• **Aim of the exercise**
Lay out all of the items below as a numbered list, omitting the blank lines.

________________

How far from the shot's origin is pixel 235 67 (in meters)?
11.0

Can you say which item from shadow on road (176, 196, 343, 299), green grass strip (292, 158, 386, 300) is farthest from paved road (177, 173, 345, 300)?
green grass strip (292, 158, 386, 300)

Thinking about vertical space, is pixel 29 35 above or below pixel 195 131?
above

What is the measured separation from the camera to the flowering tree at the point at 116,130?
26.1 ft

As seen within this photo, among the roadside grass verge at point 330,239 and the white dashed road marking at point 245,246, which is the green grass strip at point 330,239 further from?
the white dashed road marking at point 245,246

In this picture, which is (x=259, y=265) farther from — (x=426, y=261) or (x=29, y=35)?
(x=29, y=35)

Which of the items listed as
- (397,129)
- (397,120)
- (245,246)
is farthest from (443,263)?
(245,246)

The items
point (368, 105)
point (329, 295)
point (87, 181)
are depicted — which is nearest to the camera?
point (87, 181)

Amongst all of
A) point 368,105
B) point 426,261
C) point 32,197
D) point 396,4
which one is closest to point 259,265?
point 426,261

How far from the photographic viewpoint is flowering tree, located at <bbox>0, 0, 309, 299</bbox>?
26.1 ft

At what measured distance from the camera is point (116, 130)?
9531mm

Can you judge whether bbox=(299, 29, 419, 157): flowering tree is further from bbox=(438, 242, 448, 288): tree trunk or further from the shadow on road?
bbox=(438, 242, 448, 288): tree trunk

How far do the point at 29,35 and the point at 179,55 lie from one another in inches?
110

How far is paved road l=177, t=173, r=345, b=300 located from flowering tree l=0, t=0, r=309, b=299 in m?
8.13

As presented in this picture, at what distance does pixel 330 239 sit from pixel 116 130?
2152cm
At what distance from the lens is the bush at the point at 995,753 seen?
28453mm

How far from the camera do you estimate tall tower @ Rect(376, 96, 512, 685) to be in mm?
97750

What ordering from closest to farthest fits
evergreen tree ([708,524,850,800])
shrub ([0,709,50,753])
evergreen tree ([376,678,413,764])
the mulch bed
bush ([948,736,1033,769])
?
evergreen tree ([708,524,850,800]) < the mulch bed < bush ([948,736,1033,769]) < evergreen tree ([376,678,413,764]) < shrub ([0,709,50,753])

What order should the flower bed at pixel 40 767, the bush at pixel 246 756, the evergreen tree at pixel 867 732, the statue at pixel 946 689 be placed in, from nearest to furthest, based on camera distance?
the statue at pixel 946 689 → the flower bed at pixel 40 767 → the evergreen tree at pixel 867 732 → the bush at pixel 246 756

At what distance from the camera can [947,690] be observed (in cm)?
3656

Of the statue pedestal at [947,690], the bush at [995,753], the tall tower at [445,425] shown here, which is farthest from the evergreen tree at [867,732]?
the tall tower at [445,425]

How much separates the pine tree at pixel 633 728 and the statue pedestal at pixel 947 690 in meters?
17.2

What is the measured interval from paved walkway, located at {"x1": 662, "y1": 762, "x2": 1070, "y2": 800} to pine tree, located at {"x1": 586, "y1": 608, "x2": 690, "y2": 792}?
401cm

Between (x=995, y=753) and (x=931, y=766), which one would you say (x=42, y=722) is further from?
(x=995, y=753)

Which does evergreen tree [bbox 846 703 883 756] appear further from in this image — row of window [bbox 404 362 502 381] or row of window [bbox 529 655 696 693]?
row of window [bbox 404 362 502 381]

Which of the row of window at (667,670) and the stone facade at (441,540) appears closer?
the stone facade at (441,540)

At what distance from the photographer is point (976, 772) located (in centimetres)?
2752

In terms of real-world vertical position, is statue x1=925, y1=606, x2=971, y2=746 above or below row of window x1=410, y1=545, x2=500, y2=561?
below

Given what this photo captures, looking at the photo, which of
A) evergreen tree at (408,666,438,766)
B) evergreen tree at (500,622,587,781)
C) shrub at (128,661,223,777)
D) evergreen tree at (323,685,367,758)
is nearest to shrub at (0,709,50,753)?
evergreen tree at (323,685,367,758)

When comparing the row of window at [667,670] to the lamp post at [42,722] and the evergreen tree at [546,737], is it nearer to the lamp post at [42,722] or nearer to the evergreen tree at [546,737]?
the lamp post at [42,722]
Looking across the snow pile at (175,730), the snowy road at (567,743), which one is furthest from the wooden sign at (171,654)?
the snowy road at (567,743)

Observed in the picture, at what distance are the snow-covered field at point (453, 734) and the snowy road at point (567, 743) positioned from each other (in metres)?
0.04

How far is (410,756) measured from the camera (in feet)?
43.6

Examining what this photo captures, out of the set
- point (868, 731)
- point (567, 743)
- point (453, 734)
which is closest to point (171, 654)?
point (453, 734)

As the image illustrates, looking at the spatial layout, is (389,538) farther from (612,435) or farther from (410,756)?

________________

• **Correct output**
1. How far from the shot's origin is pixel 235 67 (in meters)?
2. 11.0
3. Can you say which item from shadow on road (176, 196, 343, 299), green grass strip (292, 158, 386, 300) is farthest from paved road (177, 173, 345, 300)?
4. green grass strip (292, 158, 386, 300)
5. Thinking about vertical space, is pixel 29 35 above or below pixel 195 131?
6. above
7. What is the measured separation from the camera to the flowering tree at the point at 116,130?
8. 26.1 ft
9. As seen within this photo, among the roadside grass verge at point 330,239 and the white dashed road marking at point 245,246, which is the green grass strip at point 330,239 further from?
10. the white dashed road marking at point 245,246
11. In this picture, which is (x=259, y=265) farther from — (x=426, y=261) or (x=29, y=35)?
12. (x=29, y=35)
13. Which of the items listed as
14. - (397,129)
15. - (397,120)
16. - (245,246)
17. is farthest from (443,263)?
18. (245,246)
19. The items
20. point (368, 105)
21. point (329, 295)
22. point (87, 181)
23. are depicted — which is nearest to the camera?
24. point (87, 181)
25. Amongst all of
26. A) point 368,105
27. B) point 426,261
28. C) point 32,197
29. D) point 396,4
30. which one is closest to point 259,265?
31. point 426,261
32. How far from the photographic viewpoint is flowering tree, located at <bbox>0, 0, 309, 299</bbox>?
33. 26.1 ft
34. At what measured distance from the camera is point (116, 130)?
35. 9531mm
36. Can you judge whether bbox=(299, 29, 419, 157): flowering tree is further from bbox=(438, 242, 448, 288): tree trunk or further from the shadow on road?
37. bbox=(438, 242, 448, 288): tree trunk
38. How far do the point at 29,35 and the point at 179,55 lie from one another in inches?
39. 110
40. How far is paved road l=177, t=173, r=345, b=300 located from flowering tree l=0, t=0, r=309, b=299 in m?
41. 8.13
42. As presented in this picture, at what distance does pixel 330 239 sit from pixel 116 130?
43. 2152cm
44. At what distance from the lens is the bush at the point at 995,753 seen?
45. 28453mm
46. How far from the camera do you estimate tall tower @ Rect(376, 96, 512, 685) to be in mm?
47. 97750
48. What ordering from closest to farthest fits
49. evergreen tree ([708,524,850,800])
50. shrub ([0,709,50,753])
51. evergreen tree ([376,678,413,764])
52. the mulch bed
53. bush ([948,736,1033,769])
54. ?
55. evergreen tree ([708,524,850,800]) < the mulch bed < bush ([948,736,1033,769]) < evergreen tree ([376,678,413,764]) < shrub ([0,709,50,753])
56. What order should the flower bed at pixel 40 767, the bush at pixel 246 756, the evergreen tree at pixel 867 732, the statue at pixel 946 689 be placed in, from nearest to furthest, based on camera distance?
57. the statue at pixel 946 689 → the flower bed at pixel 40 767 → the evergreen tree at pixel 867 732 → the bush at pixel 246 756
58. At what distance from the camera can [947,690] be observed (in cm)?
59. 3656
60. Of the statue pedestal at [947,690], the bush at [995,753], the tall tower at [445,425] shown here, which is farthest from the evergreen tree at [867,732]?
61. the tall tower at [445,425]
62. How much separates the pine tree at pixel 633 728 and the statue pedestal at pixel 947 690 in meters?
63. 17.2
64. What is the measured interval from paved walkway, located at {"x1": 662, "y1": 762, "x2": 1070, "y2": 800} to pine tree, located at {"x1": 586, "y1": 608, "x2": 690, "y2": 792}?
65. 401cm
66. Between (x=995, y=753) and (x=931, y=766), which one would you say (x=42, y=722) is further from?
67. (x=995, y=753)
68. Which does evergreen tree [bbox 846 703 883 756] appear further from in this image — row of window [bbox 404 362 502 381] or row of window [bbox 529 655 696 693]?
69. row of window [bbox 404 362 502 381]
70. Which of the row of window at (667,670) and the stone facade at (441,540) appears closer?
71. the stone facade at (441,540)
72. At what distance from the photographer is point (976, 772) located (in centimetres)?
73. 2752
74. In terms of real-world vertical position, is statue x1=925, y1=606, x2=971, y2=746 above or below row of window x1=410, y1=545, x2=500, y2=561?
75. below
76. Given what this photo captures, looking at the photo, which of
77. A) evergreen tree at (408,666,438,766)
78. B) evergreen tree at (500,622,587,781)
79. C) shrub at (128,661,223,777)
80. D) evergreen tree at (323,685,367,758)
81. is nearest to shrub at (0,709,50,753)?
82. evergreen tree at (323,685,367,758)
83. When comparing the row of window at [667,670] to the lamp post at [42,722] and the evergreen tree at [546,737], is it nearer to the lamp post at [42,722] or nearer to the evergreen tree at [546,737]?
84. the lamp post at [42,722]
85. Looking across the snow pile at (175,730), the snowy road at (567,743), which one is furthest from the wooden sign at (171,654)?
86. the snowy road at (567,743)
87. Observed in the picture, at what distance are the snow-covered field at point (453, 734) and the snowy road at point (567, 743) positioned from each other (in metres)?
88. 0.04
89. How far is (410,756) measured from the camera (in feet)?
90. 43.6
91. Examining what this photo captures, out of the set
92. - point (868, 731)
93. - point (567, 743)
94. - point (453, 734)
95. which is closest to point (171, 654)?
96. point (453, 734)
97. As the image illustrates, looking at the spatial layout, is (389,538) farther from (612,435) or farther from (410,756)?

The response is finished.